Maduro consolidates power with new Venezuelan National Assembly
(Bloomberg) --Venezuelan President Nicolas Maduro installed a new National Assembly filled with regime loyalists, consolidating his power over key institutions in the crisis-torn nation despite mounting U.S. sanctions.
Carrying pictures of the late Venezuelan leader Hugo Chavez, lawmakers on Tuesday elected former Information Minister Jorge Rodriguez as the new president of the legislative body. Maduro’s son Nicolas Maduro Guerra and his wife Cilia Flores were among the 277 representatives who took their seats -- in their vast majority supporters of the ruling socialist party, following December elections the opposition has denounced as fraudulent.
“Sanctions are useless, because the people have shown that not even the worst sanctions will be able to break them,” Rodriguez said after being sworn in, assuring that the Assembly will promote dialogue with all political groups, including those that boycotted the election.
Since taking over for Chavez in 2013, Maduro has resisted efforts to force him out, presiding over a precipitous deterioration of the oil-rich country. The U.S. and more than 50 countries recognized the opposition’s Juan Guaido as interim leader in early 2019, when he took the helm of the previous National Assembly controlled by Maduro opponents.
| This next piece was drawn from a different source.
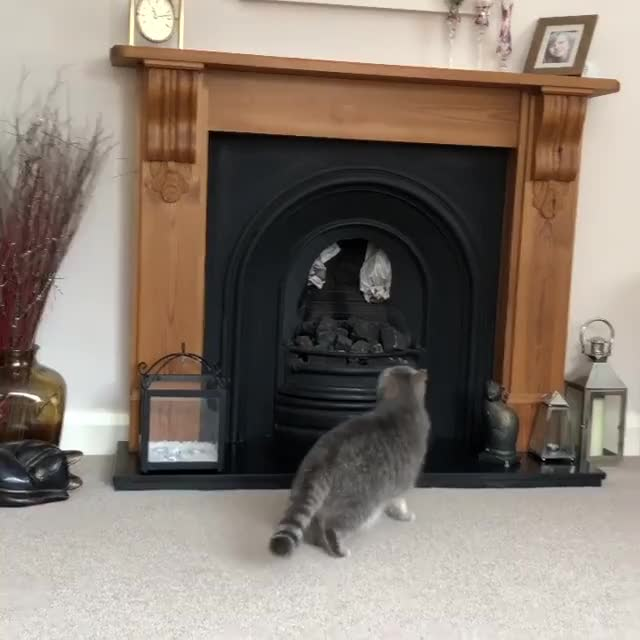 Watch and share Too Much Fancy Feast. GIFs by PM_ME_STEAM_K3YS on Gfycat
His claim was based on alleged vacancy in the presidency due to elections deemed fraudulent in 2018.
While Guaido retains international support publicly, his stance has gradually weakened as the showdown with Maduro drags on and as more opposition politicians are forced into exile, jailed or legally sidelined. In a sign of just how limited his powers are, Paraguay said on Tuesday that President Mario Abdo Benitez has rejected an offer made by a Guaido envoy to settle debt with oil producer PDVSA at a deep discount because the country can’t be sure it would be paying the “legitimate creditor.”
Competing Assembly
After boycotting the National Assembly election in December, Guaido insists that he is the democratic leader of Venezuela and installed a competing legislative body on Tuesday during a small ceremony, in an unknown place to avoid repression by police or Maduro supporters. It’s unknown how many lawmakers participated in the session that ratified him as head of Parliament and “interim president” of the country. Most of them attended virtually.
“We are standing here because we are not going to succumb to the threats and terror of the dictatorship,” Guaido said during the webcast ceremony. “Here is Parliament defending Venezuelans, the constitution and the right to be free. The dictatorship intends to destroy the democratic alternative.”
Yet Guaido is facing a wave of high-profile defections from his group of allies, including the Assembly’s former Vice President Stalin Gonzalez, who characterized his strategy as “foreign to the country’s reality.”
Seeking Investment
In a televised speech last month, Maduro promised to respond “fiercely” and “according to justice” to the opposition’s decision to continue meeting. On Monday, the U.S. Treasury granted a license that recognized Guaido’s assembly and its decisions as legitimate.
With the new assembly, Maduro will try to attract foreign investment, something the government has tried to do via its anti-blockade law, Eurasia Group analysts Risa Grais-Targow and Laura Duarte wrote in a note. “However, such proposals are unlikely to have meaningful impact given aggressive sanctions and a limited universe of firms willing to deepen ties with the government.”
Attention now turns to whether Guaido’s international backers, from U.S. President-elect Joe Biden to European Union leaders, will continue to recognize him as Venezuela’s interim president.